The neuropathies involved following COVID-19 infection affect myelinated Aδ fibers and unmyelinated C fibers. The variability of pathology is very high, and data attested between 11.7/100,000 and 13.3/10,000, but these are probably underestimates. Neuropathy can also vary in type and can be mixed, sensory only, or autonomic only, depending on the nerve fibers involved (Brier MR 2016). Immunological and histochemical studies have shown that small fibers affect microvascular tone (Ferrara F & Vitiello A, 2020; Vitiello A & Ferrara F, 2021b; Bitirgen G et al., 2022).

Conclusions

Complications following COVID-19 represent a significant expense commitment for the health service, and a recent literature review states that such complications are 20–25% among COVID-19 patients (62). Many literature studies show that tau protein accumulation is common to all symptoms of Long COVID. Also confirming this is an in vitro model on brain organs infected with SARS-CoV-2 virus where there was massive phosphorylation of tau protein, pTau 231, with neuronal cell death. Viral infection can lead to triggering a pathological tau protein that spreads healthier naive cells across synapses, with subsequent functional and structural changes in the autonomic and peripheral nervous system. Peripheral neuropathy that is triggered at the small fiber level can lead to a wide range of clinical symptoms. Patients with Long COVID present with well-defined symptoms of cognitive dysfunction, peripheral neuropathy, fatigue, postexertional malaise, and autonomic dysfunction, potentially attributable to taupetic neuropathy including the peripheral neuropathy of small fibers discussed earlier.
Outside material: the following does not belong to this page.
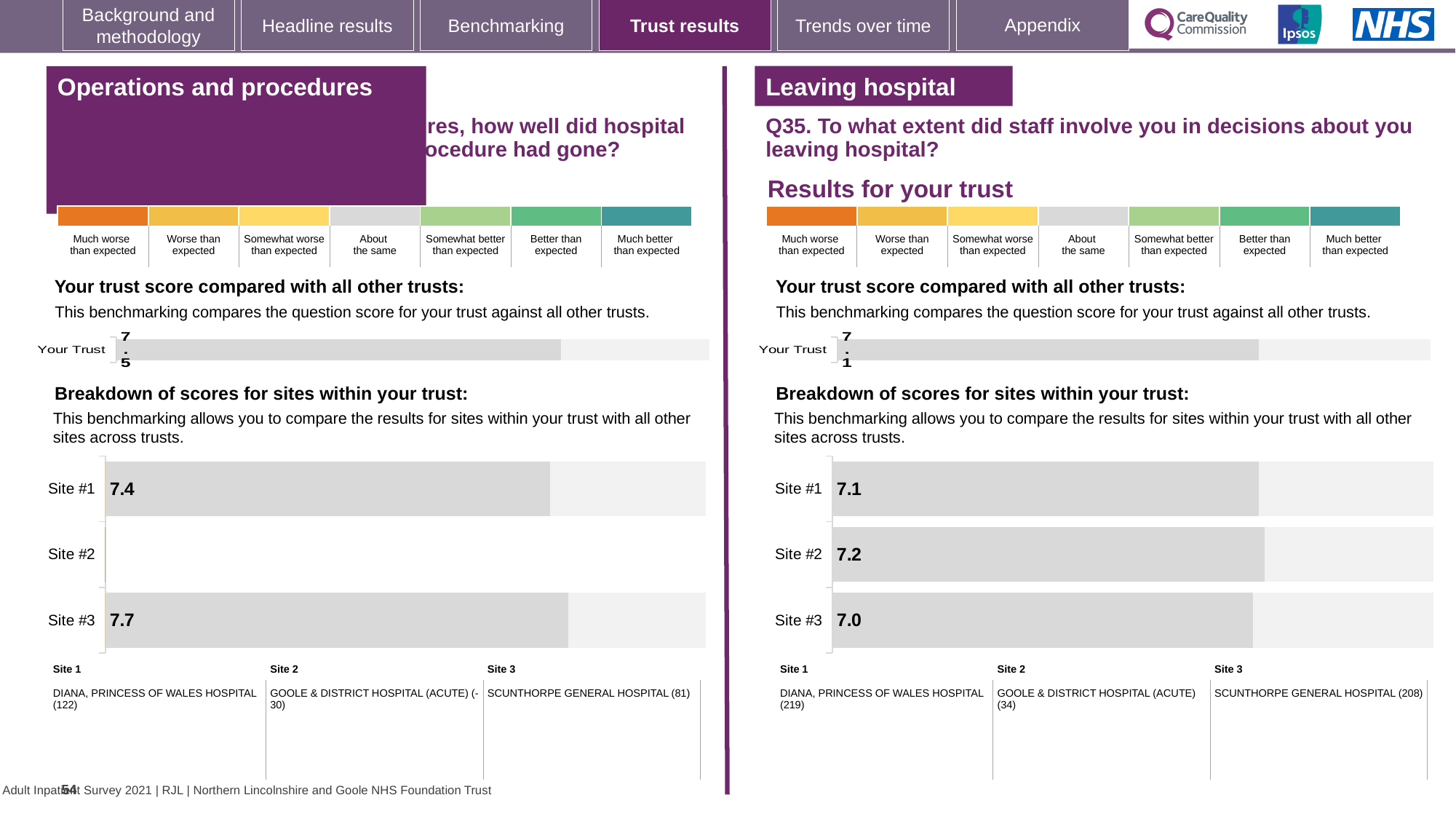
Comparing the Your Trust scores, which section has the higher score: Operations and procedures (left) or Leaving hospital (right)? Operations and procedures In the site breakdown chart on the right (Leaving hospital), what is the score for Site #2? 7.2 In the site breakdown chart on the left (Operations and procedures), what is the score for Site #3? 7.7 In the site breakdown chart on the right (Leaving hospital), which site has the lowest score? Site #3 What type of chart is used for the site breakdown on the right (Leaving hospital)? Bar chart In the 'Operations and procedures' section on the left, what is the score shown for Your Trust? 7.5 In the site breakdown chart on the left (Operations and procedures), what is the score for Site #1? 7.4 In the site breakdown chart on the right (Leaving hospital), what is the difference between the scores for Site #2 and Site #3? 0.2 In the site breakdown chart on the left (Operations and procedures), what is the difference between the scores for Site #3 and Site #1? 0.3 In the 'Leaving hospital' section on the right, what is the score shown for Your Trust? 7.1 How many sites are listed in the site breakdown chart on the right (Leaving hospital)? 3 In the site breakdown chart on the right (Leaving hospital), which site has the highest score? Site #2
The role of tau protein seems well defined in the symptomatology of Long COVID. Deposits of such protein can lead to peripheral fatigue and different pathologies depending on the organ involved. Further studies could confirm this hypothesis of massive neuronal accumulation of such protein in COVID-19 patient so as to define a reliable biomarker. Certainly then should the mechanisms of the aberrant phosphorylation that occurs be known, other therapeutic targets could be targeted to limit symptoms due to Long COVID.